--- begin ---

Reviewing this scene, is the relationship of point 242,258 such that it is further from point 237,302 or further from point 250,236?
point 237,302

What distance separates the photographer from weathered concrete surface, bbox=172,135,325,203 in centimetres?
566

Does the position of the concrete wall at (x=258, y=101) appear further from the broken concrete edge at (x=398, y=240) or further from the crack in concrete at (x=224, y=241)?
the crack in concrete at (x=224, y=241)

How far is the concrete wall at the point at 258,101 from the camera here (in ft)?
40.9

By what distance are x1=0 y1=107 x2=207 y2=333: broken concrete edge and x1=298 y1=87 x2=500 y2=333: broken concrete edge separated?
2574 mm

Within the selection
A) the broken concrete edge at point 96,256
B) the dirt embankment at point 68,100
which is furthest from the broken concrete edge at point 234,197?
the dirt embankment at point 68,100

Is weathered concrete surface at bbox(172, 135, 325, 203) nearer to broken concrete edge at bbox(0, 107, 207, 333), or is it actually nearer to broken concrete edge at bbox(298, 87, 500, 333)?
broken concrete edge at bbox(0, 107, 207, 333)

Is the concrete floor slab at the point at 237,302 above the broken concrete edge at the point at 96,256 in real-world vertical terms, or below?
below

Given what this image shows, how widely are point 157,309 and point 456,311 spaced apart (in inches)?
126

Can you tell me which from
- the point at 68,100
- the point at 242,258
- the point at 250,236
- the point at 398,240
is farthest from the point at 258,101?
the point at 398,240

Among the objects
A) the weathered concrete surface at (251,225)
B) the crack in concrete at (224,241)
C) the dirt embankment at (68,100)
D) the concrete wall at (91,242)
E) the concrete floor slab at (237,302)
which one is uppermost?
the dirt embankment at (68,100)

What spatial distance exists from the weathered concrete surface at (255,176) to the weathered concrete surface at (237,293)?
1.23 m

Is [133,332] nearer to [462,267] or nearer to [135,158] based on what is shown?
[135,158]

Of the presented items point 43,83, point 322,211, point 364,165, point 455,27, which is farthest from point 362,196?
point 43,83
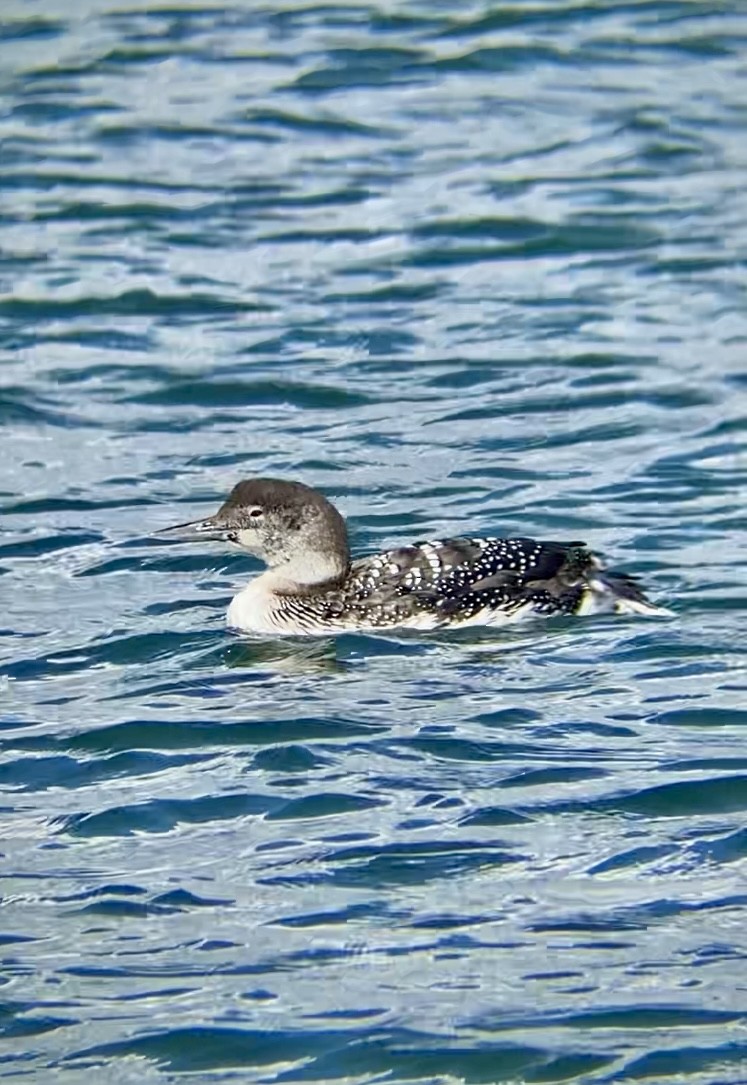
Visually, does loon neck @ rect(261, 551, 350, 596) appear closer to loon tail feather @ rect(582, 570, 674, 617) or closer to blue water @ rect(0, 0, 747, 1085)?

--- end ---

§ WRITTEN PROBLEM: Rewrite all of the records above with "weathered concrete surface" swapped for "worn concrete surface" and everything else unchanged. Leave the pictures out.

§ COMPLETE ANSWER:
Reviewing this scene, is the relationship of point 242,258 such that it is further from point 237,302 or further from point 250,236?
point 237,302

What distance separates the photographer from worn concrete surface, bbox=172,135,325,203 in centimetres?
566

Does the position of the concrete wall at (x=258, y=101) appear further from the broken concrete edge at (x=398, y=240) or further from the crack in concrete at (x=224, y=241)?
the crack in concrete at (x=224, y=241)

How far is the concrete wall at the point at 258,101 from the camera here (in ft)?
40.9

By what distance are x1=0 y1=107 x2=207 y2=333: broken concrete edge and x1=298 y1=87 x2=500 y2=333: broken concrete edge separated?
2574 mm

Within the selection
A) the broken concrete edge at point 96,256
B) the dirt embankment at point 68,100
which is furthest from the broken concrete edge at point 234,197?
the dirt embankment at point 68,100

Is worn concrete surface at bbox(172, 135, 325, 203) nearer to broken concrete edge at bbox(0, 107, 207, 333), or is it actually nearer to broken concrete edge at bbox(298, 87, 500, 333)?
broken concrete edge at bbox(0, 107, 207, 333)

Is the concrete floor slab at the point at 237,302 above the broken concrete edge at the point at 96,256 in real-world vertical terms, or below?
below

Given what this image shows, how widely are point 157,309 and point 456,311 spaced apart (in inches)?
126

Can you tell me which from
- the point at 68,100
- the point at 242,258
- the point at 250,236
- the point at 398,240
is farthest from the point at 258,101?
the point at 398,240

Among the objects
A) the worn concrete surface at (251,225)
B) the crack in concrete at (224,241)
C) the dirt embankment at (68,100)
D) the concrete wall at (91,242)
E) the concrete floor slab at (237,302)
which one is uppermost?
the dirt embankment at (68,100)

What spatial distance exists from the worn concrete surface at (255,176) to the worn concrete surface at (237,293)?
1.23 m

Is [133,332] nearer to [462,267] or nearer to [135,158] based on what is shown?
[135,158]

Of the presented items point 43,83, point 322,211, point 364,165, point 455,27, which is farthest from point 362,196?
point 43,83
Visually, does loon neck @ rect(261, 551, 350, 596) appear closer to loon tail feather @ rect(582, 570, 674, 617) or closer to blue water @ rect(0, 0, 747, 1085)?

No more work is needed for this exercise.